Los comisionados electorales de cada precinto tienen a su cargo ser parte del proceso eleccionario. Ella fue nombrada al precinto 18 por Marcos Cruz Molina y se supone que deba ser imparcial, sin embargo, no solo no lo es, sino que lo expresa verbalmente y además, actúa públicamente haciendo expresiones, insultando y acosando.
En la primera ocasión le gritó palabras obscenas a los partidarios de la candidata Madeline Pichardo Riestra que estaban realizando actividad proselitista en Alturas de Vega Baja. En la segunda ocasión se le grabó interviniendo con documentos electorales de la Junta de Inscripción Móvil en Barriada Sandín sin estar constituida la Junta debidamente. En la tercera ocasión, en aparente estado de ebriedad se acercó con improperios contra la candidata popular a alcaldesa, por lo que tuvo que intervenir la dueña del negocio, quien le reprendió por su acción. Entre sus compañeros de la Junta Local de Elecciones tiene fama de ser ruda e imprudente.

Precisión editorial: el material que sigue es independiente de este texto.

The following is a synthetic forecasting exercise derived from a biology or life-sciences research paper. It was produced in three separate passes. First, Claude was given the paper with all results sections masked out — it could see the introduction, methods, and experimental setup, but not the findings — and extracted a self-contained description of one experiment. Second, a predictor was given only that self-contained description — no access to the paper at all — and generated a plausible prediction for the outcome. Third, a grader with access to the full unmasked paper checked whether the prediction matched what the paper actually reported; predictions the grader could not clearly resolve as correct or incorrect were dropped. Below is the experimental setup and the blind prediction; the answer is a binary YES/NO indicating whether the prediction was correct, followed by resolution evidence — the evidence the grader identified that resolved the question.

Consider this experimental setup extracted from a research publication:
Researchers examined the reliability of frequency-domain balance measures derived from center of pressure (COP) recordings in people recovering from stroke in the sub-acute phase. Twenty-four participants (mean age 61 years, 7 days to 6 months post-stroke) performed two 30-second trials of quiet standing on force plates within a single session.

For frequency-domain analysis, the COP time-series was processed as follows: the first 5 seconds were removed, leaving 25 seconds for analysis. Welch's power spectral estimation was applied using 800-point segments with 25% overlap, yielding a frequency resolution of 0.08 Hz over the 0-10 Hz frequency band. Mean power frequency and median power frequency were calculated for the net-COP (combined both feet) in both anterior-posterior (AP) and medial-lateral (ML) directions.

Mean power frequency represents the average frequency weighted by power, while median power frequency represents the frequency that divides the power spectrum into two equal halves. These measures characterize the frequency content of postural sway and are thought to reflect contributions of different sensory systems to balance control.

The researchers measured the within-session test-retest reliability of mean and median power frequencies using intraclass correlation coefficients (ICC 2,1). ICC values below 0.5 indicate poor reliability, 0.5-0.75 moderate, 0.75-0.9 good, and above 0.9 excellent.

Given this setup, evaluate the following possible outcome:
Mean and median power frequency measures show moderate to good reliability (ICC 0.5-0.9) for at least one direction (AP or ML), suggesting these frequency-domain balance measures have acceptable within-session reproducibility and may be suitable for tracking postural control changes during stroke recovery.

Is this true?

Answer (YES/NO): NO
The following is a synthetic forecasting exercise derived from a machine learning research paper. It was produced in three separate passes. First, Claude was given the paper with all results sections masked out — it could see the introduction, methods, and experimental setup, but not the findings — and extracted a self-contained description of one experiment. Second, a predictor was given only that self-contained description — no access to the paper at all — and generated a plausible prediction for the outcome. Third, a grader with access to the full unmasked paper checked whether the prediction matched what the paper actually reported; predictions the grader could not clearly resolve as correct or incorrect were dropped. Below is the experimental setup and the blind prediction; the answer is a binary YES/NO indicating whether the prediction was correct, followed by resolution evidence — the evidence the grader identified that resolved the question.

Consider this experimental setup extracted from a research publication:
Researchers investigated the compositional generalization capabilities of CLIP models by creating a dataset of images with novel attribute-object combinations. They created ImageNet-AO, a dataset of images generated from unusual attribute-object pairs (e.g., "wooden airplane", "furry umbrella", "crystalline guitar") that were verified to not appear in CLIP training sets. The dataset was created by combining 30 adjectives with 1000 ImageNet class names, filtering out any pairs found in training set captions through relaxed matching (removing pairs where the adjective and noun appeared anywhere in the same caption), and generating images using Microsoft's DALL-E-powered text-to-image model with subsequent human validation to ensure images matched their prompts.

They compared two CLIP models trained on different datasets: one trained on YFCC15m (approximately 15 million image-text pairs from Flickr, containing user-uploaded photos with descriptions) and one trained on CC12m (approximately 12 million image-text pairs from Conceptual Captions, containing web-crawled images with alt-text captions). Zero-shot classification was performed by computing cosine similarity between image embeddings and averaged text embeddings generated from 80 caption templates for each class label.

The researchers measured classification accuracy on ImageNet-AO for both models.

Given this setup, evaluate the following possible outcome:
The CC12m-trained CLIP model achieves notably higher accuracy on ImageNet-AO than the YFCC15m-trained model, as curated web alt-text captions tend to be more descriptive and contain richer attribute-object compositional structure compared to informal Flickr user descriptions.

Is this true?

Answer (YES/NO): YES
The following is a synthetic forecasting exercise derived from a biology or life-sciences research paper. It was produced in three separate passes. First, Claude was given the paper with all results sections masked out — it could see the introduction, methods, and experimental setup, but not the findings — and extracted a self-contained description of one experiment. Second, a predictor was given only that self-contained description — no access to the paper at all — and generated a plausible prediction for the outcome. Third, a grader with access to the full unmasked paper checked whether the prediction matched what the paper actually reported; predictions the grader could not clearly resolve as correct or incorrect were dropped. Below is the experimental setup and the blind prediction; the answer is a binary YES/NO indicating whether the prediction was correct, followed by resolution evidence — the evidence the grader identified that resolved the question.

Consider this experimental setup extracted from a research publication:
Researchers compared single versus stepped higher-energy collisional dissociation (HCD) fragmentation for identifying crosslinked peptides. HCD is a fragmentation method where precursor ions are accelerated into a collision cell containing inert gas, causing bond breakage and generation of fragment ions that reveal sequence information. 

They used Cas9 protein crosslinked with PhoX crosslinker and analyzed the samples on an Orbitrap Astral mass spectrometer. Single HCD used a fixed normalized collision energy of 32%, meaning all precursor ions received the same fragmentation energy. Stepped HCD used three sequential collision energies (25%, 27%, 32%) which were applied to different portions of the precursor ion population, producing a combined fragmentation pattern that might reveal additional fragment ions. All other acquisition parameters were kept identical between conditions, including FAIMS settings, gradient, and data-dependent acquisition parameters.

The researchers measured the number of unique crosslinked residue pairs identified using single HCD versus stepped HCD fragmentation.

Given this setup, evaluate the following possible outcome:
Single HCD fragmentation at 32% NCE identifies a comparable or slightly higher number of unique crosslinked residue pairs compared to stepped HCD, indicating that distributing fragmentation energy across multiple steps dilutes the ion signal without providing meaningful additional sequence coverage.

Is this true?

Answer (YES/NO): NO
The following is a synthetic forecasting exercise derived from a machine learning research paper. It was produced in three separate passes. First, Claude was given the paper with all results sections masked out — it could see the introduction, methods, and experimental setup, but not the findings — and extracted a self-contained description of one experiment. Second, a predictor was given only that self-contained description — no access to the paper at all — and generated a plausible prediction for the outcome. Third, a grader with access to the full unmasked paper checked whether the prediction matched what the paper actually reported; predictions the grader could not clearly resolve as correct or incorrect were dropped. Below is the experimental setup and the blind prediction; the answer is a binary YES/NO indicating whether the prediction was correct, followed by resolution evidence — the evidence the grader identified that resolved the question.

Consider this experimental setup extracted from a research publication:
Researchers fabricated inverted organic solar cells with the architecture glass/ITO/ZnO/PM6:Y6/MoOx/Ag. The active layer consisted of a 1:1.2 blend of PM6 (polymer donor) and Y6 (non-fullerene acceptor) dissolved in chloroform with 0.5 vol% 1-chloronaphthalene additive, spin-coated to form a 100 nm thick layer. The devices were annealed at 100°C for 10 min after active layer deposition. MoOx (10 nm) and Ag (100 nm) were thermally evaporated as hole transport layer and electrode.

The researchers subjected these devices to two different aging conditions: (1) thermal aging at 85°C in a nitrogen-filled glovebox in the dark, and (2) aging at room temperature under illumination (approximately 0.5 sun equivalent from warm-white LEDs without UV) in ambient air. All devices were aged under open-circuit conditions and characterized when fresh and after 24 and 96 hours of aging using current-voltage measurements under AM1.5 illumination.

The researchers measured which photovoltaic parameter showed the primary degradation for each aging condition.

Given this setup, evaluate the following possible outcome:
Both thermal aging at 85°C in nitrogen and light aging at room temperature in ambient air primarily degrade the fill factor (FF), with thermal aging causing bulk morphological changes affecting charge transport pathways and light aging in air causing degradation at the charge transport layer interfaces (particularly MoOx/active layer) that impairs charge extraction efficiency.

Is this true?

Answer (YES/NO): NO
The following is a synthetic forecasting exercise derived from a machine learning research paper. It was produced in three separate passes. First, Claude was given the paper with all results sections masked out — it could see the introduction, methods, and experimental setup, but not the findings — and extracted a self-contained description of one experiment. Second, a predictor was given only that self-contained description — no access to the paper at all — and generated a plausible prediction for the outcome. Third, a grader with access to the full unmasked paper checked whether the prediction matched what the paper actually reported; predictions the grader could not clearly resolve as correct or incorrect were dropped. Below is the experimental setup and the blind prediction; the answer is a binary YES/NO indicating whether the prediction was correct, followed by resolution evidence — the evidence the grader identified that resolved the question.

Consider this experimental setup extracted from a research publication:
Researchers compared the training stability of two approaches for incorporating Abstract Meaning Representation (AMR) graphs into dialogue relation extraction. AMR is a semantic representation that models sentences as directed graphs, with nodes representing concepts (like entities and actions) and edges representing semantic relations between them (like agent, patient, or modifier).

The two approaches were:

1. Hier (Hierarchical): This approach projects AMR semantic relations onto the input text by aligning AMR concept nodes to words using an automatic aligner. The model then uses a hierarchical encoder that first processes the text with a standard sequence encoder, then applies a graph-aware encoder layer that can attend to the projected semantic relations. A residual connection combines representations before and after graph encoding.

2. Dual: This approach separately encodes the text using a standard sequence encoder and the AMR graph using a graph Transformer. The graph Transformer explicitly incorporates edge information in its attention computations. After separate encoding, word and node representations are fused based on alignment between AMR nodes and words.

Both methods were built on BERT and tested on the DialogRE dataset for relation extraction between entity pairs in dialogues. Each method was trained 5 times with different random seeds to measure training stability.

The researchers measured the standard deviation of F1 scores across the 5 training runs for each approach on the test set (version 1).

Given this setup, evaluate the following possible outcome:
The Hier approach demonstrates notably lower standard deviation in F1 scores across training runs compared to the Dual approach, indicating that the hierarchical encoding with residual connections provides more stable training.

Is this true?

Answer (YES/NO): NO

La responsabilidad del candidato a alcalde Marcos Cruz es controlar a sus huestes y particularmente a aquellas personas que están bajo su supervisión y servicio. Se supone que la Sra. Elisa Pabón haya sido seleccionada por sus cualidades positivas, pero parece que está mal supervisada y fuera de control. Como persona imparcial que debe ser, porque representa al partido y no al candidato, debió ser discreta y nunca debió pasar la línea de respeto hacia la otra candidata. Hay varios testigos de los incidentes y la incidencia ha sido tan repetitiva, que se ha convertido en lo que legalmente se llama acoso.
Nuestra pregunta sin conjetura, porque no sabemos más allá es si ella actuó por obediencia jerárquica o por su cuenta. Quien únicamente puede contestar, también ha sido impugnado por su falta en decir la verdad. Lo que si concluimos es que no parece ser un hecho aislado de alguien que toma atribuciones y yerra, sino que pudiera ser un acto concertado o consentido por la facción que representa.
La respuesta será la acción que se tome en esta impugnación, no solo por el alcalde sino también por el Partido Popular en el nivel estatal.